İ. Erkın Özkan / Katamaran Maya ( 7. Bölüm )
01 Ekim 2020, Perşembe 15:1530 TEMMUZ PAZARTESİ SARDUNYA-PALERMO/İTALYA
Nöbet sıram 04:00-06:00 arası oldu. Teulada’dan çıkıp Palermo’ya rota tuttuğumuz bu seyirde, nöbetime zorlukla uyandım. Can yeleği ve güvenlik kayışımı taktım. Bir bardak kahvemi alarak kaptan köşküne çıktım ve Levent’ten devir teslim bilgilerini alarak onu yatmaya gönderdim. Sakin bir denizdi, ortalıkta in cin top oynuyordu. Ne radarda ne de Ais cihazında bir görüntü vardı. Akdeniz’in ortasında yalnız bir seyir yapıyorduk. Garip ama Yunus ziyareti de yoktu o aralar. Nöbetimin sonlarına doğru çok garip bir olay oldu, hala bazı yönlerine mantıklı bir açıklama getiremedim. Kataloglarda bu teknenin üst hızının 17 knot olduğu yazar. Birden garip bir şekilde tekne hızlanmaya başladı. 6-7-8-9-10 knotları elektronik cihazda okumaya başladım. Ön yelkenimiz açıktı ama doğru düzgün rüzgar yoktu, zaten teknenin rotası da şaştı ve kontrolden çıktı. Otopilot dümene hükmedemiyor sanki. Bu arada hız artmaya devam ediyor 12-14 ve en so 17,1 Knot’u ekranımda gördüm. Hızla yapraklayan ön yelkeni sardım.

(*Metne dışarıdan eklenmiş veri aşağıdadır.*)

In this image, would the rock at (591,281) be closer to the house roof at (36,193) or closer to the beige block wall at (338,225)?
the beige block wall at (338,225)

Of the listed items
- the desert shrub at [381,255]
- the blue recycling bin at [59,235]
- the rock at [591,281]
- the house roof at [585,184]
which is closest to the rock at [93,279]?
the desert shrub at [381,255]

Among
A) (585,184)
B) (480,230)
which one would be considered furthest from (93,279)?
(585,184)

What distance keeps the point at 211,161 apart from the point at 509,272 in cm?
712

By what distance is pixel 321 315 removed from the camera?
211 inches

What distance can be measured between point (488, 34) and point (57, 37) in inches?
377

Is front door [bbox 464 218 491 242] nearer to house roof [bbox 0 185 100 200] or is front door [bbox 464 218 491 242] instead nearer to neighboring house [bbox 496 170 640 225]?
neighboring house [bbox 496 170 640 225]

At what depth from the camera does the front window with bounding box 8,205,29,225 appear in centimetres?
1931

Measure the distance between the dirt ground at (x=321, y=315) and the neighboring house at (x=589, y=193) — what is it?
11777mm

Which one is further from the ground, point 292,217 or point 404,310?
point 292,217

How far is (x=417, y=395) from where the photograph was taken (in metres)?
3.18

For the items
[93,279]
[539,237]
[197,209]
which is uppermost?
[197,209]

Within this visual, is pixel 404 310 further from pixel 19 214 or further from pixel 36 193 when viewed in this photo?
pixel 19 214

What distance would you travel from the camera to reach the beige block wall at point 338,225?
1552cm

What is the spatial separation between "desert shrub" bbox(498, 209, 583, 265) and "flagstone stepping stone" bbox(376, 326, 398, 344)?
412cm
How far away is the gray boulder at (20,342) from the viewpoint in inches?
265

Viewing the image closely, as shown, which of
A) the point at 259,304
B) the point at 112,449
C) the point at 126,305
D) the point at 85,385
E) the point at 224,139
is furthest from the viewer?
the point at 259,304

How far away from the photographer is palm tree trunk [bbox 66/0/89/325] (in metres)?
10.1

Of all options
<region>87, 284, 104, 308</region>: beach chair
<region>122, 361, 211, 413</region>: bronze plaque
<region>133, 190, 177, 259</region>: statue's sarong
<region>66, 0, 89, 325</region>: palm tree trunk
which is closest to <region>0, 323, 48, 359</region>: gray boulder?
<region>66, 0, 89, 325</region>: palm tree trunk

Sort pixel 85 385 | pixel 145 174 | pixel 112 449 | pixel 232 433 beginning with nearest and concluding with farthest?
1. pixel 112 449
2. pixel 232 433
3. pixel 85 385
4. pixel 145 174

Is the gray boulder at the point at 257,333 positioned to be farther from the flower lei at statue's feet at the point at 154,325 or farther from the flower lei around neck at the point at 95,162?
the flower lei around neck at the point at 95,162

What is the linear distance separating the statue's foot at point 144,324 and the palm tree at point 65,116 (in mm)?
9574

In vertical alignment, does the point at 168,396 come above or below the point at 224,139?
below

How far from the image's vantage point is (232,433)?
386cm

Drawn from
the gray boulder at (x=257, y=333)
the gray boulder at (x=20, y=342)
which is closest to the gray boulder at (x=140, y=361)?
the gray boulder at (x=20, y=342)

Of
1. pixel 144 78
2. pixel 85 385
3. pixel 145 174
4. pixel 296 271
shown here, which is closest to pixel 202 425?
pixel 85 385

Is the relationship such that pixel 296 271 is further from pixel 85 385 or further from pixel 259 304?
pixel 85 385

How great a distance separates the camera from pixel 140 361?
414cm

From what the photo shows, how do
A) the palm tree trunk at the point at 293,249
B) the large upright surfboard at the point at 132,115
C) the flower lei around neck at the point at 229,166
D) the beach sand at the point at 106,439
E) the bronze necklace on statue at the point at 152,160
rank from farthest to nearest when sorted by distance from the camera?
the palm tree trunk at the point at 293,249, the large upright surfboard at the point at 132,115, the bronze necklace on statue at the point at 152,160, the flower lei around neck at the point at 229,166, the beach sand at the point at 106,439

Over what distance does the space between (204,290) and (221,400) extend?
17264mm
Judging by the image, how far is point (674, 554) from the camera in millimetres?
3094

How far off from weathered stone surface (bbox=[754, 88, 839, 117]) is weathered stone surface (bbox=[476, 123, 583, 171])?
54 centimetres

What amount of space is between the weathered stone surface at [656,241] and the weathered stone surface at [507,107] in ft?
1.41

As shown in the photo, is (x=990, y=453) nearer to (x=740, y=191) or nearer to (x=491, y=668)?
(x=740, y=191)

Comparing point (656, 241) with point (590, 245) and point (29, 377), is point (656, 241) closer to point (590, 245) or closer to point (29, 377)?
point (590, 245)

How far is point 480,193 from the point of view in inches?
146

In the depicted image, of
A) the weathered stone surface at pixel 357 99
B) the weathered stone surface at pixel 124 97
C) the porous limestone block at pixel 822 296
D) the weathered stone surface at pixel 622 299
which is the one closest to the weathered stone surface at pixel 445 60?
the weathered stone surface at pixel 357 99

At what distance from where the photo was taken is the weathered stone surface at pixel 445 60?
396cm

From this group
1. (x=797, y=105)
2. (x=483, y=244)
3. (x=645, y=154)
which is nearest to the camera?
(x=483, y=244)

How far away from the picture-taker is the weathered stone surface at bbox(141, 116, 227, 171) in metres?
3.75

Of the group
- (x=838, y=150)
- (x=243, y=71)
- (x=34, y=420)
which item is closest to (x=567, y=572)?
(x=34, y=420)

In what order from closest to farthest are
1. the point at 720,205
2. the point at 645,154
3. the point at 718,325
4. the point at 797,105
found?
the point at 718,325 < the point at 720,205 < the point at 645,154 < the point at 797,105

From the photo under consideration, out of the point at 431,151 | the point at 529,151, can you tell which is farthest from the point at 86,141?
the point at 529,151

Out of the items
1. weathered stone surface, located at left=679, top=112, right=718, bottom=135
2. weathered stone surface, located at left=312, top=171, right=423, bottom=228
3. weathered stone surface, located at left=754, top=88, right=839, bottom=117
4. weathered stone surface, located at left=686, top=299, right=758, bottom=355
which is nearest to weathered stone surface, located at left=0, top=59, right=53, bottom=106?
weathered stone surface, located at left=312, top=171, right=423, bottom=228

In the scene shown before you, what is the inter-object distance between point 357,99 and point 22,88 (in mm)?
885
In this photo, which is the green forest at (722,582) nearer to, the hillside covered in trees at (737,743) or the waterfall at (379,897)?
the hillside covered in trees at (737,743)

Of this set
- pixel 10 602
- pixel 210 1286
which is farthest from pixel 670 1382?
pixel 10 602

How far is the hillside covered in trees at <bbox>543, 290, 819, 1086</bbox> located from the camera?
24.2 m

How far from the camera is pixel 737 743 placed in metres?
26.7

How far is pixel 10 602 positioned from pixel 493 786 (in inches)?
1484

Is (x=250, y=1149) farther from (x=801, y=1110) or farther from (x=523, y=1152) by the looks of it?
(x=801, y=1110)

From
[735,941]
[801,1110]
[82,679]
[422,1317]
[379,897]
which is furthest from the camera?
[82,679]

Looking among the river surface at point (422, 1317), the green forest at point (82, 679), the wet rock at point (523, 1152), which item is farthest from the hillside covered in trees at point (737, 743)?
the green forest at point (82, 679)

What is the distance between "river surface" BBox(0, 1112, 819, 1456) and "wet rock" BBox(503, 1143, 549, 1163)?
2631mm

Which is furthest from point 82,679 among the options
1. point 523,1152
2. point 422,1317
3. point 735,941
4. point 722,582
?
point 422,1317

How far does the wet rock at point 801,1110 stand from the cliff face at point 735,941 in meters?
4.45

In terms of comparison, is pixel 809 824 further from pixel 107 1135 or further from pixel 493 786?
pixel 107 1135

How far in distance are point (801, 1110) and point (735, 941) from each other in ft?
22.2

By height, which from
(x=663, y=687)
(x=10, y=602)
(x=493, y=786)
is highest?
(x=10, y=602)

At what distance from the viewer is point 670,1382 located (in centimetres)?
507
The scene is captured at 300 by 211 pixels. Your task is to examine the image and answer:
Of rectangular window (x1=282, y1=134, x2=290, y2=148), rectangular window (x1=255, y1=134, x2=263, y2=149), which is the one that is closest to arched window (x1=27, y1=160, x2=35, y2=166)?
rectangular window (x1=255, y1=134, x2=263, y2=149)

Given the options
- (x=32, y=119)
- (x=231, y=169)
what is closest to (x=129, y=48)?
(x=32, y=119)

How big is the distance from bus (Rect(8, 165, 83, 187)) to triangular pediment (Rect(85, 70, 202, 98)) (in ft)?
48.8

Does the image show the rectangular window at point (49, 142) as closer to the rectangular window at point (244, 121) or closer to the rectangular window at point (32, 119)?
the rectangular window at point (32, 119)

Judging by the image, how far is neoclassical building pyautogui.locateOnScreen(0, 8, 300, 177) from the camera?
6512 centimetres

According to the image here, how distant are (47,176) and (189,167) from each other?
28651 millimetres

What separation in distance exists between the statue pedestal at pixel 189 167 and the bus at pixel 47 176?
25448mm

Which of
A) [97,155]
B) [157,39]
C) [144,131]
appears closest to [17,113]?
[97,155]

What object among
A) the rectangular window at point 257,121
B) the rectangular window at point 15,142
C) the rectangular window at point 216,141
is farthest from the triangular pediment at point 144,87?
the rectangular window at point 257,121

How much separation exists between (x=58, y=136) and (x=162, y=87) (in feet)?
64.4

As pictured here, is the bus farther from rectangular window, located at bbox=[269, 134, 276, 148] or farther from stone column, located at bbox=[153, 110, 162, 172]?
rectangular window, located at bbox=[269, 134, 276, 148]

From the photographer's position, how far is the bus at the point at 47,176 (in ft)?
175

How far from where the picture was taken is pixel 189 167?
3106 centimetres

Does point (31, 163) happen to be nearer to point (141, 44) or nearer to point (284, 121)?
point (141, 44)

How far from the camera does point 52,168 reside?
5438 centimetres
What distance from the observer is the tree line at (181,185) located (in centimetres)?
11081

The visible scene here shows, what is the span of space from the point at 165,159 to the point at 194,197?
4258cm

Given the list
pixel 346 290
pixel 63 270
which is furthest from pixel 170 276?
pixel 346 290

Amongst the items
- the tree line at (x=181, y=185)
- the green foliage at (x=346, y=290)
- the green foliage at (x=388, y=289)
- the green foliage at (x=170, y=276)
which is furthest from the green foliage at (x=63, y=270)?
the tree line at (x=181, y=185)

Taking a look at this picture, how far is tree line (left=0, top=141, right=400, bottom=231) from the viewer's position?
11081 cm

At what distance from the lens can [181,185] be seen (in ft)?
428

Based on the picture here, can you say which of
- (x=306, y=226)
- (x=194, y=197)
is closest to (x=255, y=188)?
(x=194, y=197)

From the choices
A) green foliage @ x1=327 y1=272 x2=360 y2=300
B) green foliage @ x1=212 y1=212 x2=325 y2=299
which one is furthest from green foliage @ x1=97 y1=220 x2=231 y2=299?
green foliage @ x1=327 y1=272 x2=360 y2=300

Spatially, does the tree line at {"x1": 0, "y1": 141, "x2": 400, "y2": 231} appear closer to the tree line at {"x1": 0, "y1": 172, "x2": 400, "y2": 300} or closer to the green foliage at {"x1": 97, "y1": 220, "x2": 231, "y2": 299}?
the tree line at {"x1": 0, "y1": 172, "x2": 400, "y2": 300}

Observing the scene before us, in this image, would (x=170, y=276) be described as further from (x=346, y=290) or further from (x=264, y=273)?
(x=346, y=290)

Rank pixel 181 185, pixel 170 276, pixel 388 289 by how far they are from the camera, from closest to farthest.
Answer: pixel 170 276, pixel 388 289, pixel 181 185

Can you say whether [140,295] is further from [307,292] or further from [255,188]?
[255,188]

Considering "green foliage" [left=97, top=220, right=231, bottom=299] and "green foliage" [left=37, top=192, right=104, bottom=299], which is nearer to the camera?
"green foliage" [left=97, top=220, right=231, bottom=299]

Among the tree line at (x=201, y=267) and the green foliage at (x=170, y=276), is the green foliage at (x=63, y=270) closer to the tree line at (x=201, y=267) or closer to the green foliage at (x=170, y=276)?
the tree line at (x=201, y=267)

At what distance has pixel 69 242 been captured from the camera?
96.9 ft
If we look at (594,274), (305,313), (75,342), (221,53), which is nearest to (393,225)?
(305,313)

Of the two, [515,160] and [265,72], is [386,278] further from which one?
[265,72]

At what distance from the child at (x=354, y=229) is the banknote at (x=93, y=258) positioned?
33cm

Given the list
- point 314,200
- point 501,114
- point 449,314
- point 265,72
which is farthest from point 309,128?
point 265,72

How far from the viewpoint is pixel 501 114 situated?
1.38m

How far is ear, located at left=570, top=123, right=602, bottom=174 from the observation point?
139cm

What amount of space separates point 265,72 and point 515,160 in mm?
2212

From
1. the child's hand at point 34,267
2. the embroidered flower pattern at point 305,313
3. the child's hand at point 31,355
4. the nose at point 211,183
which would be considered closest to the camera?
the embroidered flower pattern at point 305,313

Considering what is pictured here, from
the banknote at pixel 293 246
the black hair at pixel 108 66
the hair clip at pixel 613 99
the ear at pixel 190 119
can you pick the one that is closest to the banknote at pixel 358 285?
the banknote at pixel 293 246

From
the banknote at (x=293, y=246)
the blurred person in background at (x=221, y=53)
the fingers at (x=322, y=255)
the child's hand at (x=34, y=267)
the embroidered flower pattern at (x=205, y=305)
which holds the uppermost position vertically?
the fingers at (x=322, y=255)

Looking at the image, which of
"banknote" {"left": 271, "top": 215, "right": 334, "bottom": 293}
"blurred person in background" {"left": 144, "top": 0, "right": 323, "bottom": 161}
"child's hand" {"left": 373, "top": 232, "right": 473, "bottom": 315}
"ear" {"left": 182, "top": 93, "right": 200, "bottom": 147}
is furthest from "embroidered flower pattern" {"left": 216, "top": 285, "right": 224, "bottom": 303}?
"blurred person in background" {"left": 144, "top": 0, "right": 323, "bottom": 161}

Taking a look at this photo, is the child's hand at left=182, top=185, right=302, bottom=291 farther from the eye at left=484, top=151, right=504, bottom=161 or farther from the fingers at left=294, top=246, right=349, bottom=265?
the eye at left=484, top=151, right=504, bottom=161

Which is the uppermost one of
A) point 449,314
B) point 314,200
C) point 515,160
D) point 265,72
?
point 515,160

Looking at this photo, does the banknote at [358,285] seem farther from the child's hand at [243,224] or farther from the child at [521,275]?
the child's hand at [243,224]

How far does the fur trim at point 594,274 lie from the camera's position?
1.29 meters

Bu arada Yüce “Ne oluyor?” diye yatağından fırladı, ancak ben de ne olduğunu bilemediğim için ona doğru dürüst bir cevap veremedim. “Yelken sarıyor, önemli bir konu yok nasılsa,” diyerek yatağına döndü. Arkasından Cem, nöbeti için yanıma geldi, hala dümendeki kontrolsüz gidiş devam ediyordu. Bir süre sonra eski rotamıza tekrar oturduk ve 6,5-7 knot ile yolumuza devam ettik. Bu arada ekrandaki akıntı oku, iyice kalındı ve yönü sürekli değişkendi. Bana kalırsa çok kuvvetli bir girdap ya da akıntıyı teğet geçtik ve akıntı bizi yüksek süratlere çıkararak ileri doğru fırlattı, bu sırada da 17 knot süratleri gördük. Bu konu ile ilgili bir yorum yapmak gerçekten çok zor, son kısımlarında Cem yanımda olmasa inandırıcılık konusunda da sıkıntı doğacak ancak kuvvetli bir şahidim var. Bize sürekli hava ve dalga durumu hakkında değerli bilgiler veren ve sürekli bizi takip etmekte olan Cemal Saydam hocamız sanıyorum bu konuda bir açıklama getirebilir. Bu bir girdap mıydı, yoksa çok kuvvetli bir akıntı mıydı, yoksa aşağılarda bir yerlerde deprem oldu da, ortaya çıkan taşkın bizi bu hızlara mı ulaştırdı? Bence en iyi tahmini bir denizbilimci olan hocamızdan alabiliriz.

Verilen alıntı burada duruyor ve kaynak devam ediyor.